Text mining online data with scikit-learn

Text mining has a large variety of applications and is becoming used in more businesses for gathering intelligence and providing insight. People are sending text constantly online via social media, chat rooms and blogs. Tapping into this information can help businesses gain an advantage and is increasingly a necessary skill for data analytics. Text mining is a unique data mining problem, dealing with real world data that is often heavy on artefacts, difficult to model and challenging to properly manage. Text mining can be seen as a bit of a dark art that is difficult to learn and gain traction. However some basic strategies can often be applied to get good results quite quickly, and the same basic models appear in many text mining challenges.

The scikit-learn project is a library of machine learning algorithms for the scientific python stack (numpy & scipy). It is known for having detailed documentation, a high quality of coding and a growing list of users worldwide. The documentation includes tutorials for learning machine learning as well as the library and is a great place to start for beginners wanting to learn data analytics. There is a strong focus on reusable components and useful algorithms, and the text mining sections of scikit-learn follow the “standard model” of text mining quite well.

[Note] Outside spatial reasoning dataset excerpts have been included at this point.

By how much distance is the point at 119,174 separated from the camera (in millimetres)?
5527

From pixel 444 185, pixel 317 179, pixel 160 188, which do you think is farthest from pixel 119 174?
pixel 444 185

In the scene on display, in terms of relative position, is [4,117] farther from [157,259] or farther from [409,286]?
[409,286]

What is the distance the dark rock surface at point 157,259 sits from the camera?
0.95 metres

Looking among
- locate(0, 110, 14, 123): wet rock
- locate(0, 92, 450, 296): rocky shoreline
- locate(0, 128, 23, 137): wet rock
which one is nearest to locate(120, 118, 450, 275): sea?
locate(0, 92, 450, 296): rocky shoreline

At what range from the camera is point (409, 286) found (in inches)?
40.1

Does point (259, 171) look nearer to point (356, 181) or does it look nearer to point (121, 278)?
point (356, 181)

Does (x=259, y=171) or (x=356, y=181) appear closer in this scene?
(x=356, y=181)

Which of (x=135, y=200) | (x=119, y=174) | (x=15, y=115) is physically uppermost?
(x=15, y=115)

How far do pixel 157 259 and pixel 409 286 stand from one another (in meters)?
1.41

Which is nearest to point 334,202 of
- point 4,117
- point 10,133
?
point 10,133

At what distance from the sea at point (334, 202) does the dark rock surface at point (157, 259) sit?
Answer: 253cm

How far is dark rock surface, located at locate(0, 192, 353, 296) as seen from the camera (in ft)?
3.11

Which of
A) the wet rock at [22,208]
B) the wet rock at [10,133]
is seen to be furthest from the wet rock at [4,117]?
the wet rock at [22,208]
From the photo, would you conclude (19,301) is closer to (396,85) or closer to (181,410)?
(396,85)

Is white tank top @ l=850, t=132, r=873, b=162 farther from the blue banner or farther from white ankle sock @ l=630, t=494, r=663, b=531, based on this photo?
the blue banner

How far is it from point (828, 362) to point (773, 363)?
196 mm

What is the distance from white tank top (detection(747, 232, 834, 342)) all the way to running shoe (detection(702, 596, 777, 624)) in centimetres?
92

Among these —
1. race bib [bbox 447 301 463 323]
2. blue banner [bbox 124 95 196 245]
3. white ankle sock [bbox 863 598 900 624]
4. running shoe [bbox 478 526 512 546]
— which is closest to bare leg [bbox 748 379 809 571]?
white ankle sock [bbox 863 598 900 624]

In this presentation, we will go through the scikit-learn project for machine learning and show how to use it for text mining applications. Real world data and applications will be used, including spam detection on Twitter, predicting the author of a program and determining a user's political bent based on their social media account.

Who am I

Robert Layton

  • Research Fellow at Federation University Australia
  • Data analyst, lots of text
  • scikit-learn contributor (including GSoC mentor)

In [1]:
import sys
print("Python: {}".format(sys.version))


Python: 3.4.0 (default, Apr 11 2014, 13:05:11) 
[GCC 4.8.2]

In [2]:
import numpy as np
import sklearn
print("scikit-learn: {}".format(sklearn.__version__))


scikit-learn: 0.15.0

What this talk is about

Using scikit-learn for text mining.

  • I'll go through a standard category example
  • Then doing spam detection on Twitter

Then I'll quickly talk about some other options and how they would integrate into scikit-learn's framework.

What this talk is not!

This isn't a talk about:

  • NLTK -- A great library, but I'm trying to be focused
  • Pandas -- Again, great, but out of scope
  • Obtaining online data -- maybe another year!
  • Ethics -- for this talk, just assume we got consent

In [3]:
# Let's get some data
from sklearn.datasets import fetch_20newsgroups
newsgroups_train = fetch_20newsgroups(subset='train', categories=['alt.atheism', 'soc.religion.christian', 'talk.politics.guns'])

from pprint import pprint
pprint(list(newsgroups_train.target_names))


['alt.atheism', 'soc.religion.christian', 'talk.politics.guns']

In [4]:
# Let's split the dataset into two sets: training and testing
from sklearn.cross_validation import train_test_split
docs_train, docs_test, y_train, y_test = train_test_split(newsgroups_train.data, newsgroups_train.target)
print("Number of training documents: {}".format(len(docs_train)))
print("Number of testing documents: {}".format(len(docs_test)))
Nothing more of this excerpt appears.